Mitchell Starc has had enough of the guessing game around the Decision Review System. After another messy few days in the Ashes, Australia’s left-armer wondered, bluntly, why the International Cricket Council does not pick up the bill – and why every series can’t run off the same kit.
Both camps have grumbled about Real Time Snicko (RTS) since the series began, but the noise peaked during the Adelaide Test. England had a review restored on the second morning when BBG Sports, the company operating Snicko, admitted an error had allowed Alex Carey to bat on during his hundred. A day later, stump-mics caught Starc muttering, “Snicko needs to be sacked.” The line travelled quickly.
With the ECB and Cricket Australia planning a joint approach to the ICC, funding – or the lack of it – sits at the heart of the latest row. Host broadcasters currently pay for the toys, meaning set-ups can vary from country to country. Starc would rather see the game’s governing body take ownership.

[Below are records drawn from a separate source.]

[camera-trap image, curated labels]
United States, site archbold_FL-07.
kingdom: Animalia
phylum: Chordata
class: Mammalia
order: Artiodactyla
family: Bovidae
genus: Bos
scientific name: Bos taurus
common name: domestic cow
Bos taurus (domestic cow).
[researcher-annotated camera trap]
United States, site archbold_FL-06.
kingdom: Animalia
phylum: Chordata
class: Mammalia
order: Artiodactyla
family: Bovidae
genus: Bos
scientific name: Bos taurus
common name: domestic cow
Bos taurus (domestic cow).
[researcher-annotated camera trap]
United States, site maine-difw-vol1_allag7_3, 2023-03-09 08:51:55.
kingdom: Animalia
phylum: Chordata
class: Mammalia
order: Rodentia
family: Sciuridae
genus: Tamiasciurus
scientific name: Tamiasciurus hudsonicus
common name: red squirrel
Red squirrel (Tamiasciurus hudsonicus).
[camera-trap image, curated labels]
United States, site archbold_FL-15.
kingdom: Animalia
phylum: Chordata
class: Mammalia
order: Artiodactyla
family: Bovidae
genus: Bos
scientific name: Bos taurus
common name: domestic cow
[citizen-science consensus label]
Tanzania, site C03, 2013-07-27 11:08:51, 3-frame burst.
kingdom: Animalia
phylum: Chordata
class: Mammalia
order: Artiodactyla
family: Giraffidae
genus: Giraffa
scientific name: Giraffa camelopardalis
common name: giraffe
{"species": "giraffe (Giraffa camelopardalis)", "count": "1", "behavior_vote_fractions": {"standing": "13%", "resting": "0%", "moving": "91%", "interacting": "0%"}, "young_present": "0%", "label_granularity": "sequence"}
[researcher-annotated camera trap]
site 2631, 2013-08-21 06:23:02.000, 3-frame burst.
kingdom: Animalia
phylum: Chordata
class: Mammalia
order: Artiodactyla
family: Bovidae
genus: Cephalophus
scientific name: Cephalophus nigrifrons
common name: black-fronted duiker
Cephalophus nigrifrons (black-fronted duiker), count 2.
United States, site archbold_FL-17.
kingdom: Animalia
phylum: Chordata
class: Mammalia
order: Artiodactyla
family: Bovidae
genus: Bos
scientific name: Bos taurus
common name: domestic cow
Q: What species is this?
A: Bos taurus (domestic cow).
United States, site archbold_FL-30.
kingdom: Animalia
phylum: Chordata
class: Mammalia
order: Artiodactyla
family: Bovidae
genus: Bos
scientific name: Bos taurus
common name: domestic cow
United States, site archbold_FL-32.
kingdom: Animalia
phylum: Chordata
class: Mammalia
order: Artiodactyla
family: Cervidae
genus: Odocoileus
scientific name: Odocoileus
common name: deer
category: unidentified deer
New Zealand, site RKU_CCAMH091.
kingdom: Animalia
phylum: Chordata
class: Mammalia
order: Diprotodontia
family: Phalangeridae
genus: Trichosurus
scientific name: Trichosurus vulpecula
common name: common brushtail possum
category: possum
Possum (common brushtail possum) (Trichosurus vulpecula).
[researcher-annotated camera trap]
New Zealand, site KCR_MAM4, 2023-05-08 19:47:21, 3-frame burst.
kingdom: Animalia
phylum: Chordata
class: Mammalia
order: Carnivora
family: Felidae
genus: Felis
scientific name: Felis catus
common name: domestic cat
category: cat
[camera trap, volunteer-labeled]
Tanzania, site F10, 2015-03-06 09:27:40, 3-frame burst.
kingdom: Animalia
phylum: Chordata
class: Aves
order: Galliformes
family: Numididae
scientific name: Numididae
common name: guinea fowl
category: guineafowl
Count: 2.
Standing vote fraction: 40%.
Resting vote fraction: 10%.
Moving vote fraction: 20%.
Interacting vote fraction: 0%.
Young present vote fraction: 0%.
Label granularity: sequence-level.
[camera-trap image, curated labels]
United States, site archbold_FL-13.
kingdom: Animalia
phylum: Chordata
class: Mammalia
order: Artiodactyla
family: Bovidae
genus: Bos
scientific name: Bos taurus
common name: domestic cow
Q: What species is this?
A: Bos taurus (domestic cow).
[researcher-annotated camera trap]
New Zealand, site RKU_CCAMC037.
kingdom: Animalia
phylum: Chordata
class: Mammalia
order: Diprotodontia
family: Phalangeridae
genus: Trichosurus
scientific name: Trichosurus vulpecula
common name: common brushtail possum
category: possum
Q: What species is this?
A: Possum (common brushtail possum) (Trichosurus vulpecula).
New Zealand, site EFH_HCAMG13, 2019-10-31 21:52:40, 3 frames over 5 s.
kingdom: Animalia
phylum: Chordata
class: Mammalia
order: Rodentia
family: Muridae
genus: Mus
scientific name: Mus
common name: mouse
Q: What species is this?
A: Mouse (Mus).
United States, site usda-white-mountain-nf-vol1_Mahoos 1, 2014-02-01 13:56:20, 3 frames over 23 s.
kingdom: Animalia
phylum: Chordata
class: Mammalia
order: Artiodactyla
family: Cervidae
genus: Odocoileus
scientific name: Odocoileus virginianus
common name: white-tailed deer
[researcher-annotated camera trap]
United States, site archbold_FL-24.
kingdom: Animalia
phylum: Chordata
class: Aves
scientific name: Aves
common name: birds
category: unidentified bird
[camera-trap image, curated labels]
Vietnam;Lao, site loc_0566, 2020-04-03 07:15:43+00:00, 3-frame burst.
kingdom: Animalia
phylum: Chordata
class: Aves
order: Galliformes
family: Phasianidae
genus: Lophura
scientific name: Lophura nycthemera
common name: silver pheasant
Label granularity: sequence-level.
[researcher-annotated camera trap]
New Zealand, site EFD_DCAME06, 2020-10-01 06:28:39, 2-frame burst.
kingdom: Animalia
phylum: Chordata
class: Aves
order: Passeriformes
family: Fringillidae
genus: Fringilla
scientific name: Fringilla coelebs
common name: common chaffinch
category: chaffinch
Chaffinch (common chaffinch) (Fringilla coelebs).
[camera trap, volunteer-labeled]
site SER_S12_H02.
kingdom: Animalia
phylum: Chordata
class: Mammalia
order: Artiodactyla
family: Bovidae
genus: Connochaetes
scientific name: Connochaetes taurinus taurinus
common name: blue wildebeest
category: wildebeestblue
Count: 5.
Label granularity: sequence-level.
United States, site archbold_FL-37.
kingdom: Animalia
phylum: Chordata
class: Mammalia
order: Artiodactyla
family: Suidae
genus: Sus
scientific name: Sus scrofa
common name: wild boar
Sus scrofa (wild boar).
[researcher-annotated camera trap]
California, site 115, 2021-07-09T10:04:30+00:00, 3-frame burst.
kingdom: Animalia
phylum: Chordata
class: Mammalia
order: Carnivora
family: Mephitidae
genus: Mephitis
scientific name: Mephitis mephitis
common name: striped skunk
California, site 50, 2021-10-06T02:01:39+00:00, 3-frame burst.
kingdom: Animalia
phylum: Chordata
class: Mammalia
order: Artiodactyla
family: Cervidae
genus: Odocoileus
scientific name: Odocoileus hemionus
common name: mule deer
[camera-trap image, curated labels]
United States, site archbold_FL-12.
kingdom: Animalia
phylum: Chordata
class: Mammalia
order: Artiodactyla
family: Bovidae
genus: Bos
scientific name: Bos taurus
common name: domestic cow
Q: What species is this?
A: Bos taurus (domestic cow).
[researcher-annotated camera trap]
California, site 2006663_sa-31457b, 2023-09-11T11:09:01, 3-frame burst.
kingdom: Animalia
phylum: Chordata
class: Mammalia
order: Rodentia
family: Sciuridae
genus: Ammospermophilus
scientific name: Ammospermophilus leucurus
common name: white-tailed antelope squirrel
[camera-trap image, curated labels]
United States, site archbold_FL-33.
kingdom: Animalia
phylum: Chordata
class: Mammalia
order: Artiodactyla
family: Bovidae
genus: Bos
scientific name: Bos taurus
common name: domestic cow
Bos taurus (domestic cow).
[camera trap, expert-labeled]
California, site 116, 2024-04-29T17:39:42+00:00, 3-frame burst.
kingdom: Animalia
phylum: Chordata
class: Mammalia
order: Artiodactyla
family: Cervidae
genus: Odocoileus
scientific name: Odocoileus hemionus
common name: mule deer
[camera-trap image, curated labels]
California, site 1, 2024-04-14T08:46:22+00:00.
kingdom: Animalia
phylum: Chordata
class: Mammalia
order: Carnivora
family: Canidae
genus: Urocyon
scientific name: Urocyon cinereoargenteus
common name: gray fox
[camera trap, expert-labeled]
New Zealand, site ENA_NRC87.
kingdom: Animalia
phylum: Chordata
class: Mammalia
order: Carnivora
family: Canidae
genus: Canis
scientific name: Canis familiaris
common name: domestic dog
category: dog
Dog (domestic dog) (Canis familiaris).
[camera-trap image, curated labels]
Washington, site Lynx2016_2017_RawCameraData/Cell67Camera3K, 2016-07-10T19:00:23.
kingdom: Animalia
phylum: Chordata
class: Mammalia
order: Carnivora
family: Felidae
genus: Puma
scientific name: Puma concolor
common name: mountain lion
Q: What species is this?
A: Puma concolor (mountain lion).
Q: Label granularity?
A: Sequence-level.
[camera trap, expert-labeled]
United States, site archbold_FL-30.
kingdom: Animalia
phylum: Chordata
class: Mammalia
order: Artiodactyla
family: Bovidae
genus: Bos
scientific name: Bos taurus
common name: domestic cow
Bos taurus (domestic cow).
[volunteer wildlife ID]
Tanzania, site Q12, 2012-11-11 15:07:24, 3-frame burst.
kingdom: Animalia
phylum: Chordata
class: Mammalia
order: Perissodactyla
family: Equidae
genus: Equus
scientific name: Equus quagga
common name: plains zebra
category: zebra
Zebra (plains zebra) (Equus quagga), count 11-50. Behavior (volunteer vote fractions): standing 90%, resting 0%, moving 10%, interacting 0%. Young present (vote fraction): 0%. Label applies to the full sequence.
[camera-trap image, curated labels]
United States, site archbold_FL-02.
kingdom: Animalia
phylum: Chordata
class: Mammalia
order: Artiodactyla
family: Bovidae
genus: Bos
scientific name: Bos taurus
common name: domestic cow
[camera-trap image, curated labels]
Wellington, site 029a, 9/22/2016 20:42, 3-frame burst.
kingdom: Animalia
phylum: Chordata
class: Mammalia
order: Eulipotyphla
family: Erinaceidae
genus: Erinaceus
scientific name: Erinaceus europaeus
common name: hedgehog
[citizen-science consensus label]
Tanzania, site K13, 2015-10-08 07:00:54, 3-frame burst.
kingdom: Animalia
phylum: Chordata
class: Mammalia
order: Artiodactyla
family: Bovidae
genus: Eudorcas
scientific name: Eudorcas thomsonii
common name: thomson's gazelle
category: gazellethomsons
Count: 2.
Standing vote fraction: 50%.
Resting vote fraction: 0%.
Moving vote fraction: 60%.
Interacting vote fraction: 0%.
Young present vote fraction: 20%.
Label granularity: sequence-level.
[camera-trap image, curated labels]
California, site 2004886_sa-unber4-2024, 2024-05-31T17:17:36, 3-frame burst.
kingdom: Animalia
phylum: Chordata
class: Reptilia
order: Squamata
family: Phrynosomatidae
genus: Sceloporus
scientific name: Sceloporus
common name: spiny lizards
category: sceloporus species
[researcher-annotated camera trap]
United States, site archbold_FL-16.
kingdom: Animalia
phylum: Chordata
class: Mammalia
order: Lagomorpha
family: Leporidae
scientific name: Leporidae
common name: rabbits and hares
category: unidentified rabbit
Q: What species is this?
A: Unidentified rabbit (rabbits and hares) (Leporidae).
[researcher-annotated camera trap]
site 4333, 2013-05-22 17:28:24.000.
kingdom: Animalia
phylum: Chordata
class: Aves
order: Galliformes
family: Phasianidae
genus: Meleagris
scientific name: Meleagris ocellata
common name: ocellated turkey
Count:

“I’m sure it’s frustrating for everyone, viewers, officials, broadcasters no doubt,” Starc said. “One thing I will say … I’m only going to speak for myself here, the officials use it, right? So why doesn’t the ICC pay for it? And why is it not just one [provider] across the board? Why don’t we use the same technology in all different series that’s going to perhaps create less confusion, less frustration? So that’s where I’ll leave that.”
At present the ICC accredits two “sound-based edge detection” systems: RTS in Australia, UltraEdge almost everywhere else. Former Australia captain Ricky Ponting, working on television during the third Test, pulled no punches, saying umpires “can’t trust” RTS and calling UltraEdge the better product.
Pat Cummins, normally careful not to stir the pot, still noticed a difference. “The one here seems a little bit different to sometimes what you get overseas,” Cummins said. “There’s always a few murmurs. You’re hoping that it matches up if you’re the bowling team. Sometimes you kind of just making sure that it’s all okay if you’re batting, even though you feel like you haven’t hit it. It sometimes doesn’t feel super consistent, but you just crack on whatever the umpire says.”
Consistency, then, is the word everyone keeps circling back to. Central funding would almost certainly lead to a single supplier, or at least a single standard, removing the temptation for home boards to shop around. Critics argue it would also spare umpires the awkward task of explaining why the trace looks different this week to last.
A quick fix is unlikely. Contracts are locked in for the rest of the Ashes, meaning RTS will remain in use for Melbourne and Sydney. UltraEdge, interestingly, already operates in the Big Bash League, but rules do not allow a mid-series swap.
So for now, players, fans and officials must live with the split system. Behind the scenes, though, expect firmer conversations – and perhaps a proper audit – before the next Test cycle begins. Starc, for one, will keep pushing. If the ICC wants the DRS respected, he argues, best to pay for it and make it uniform.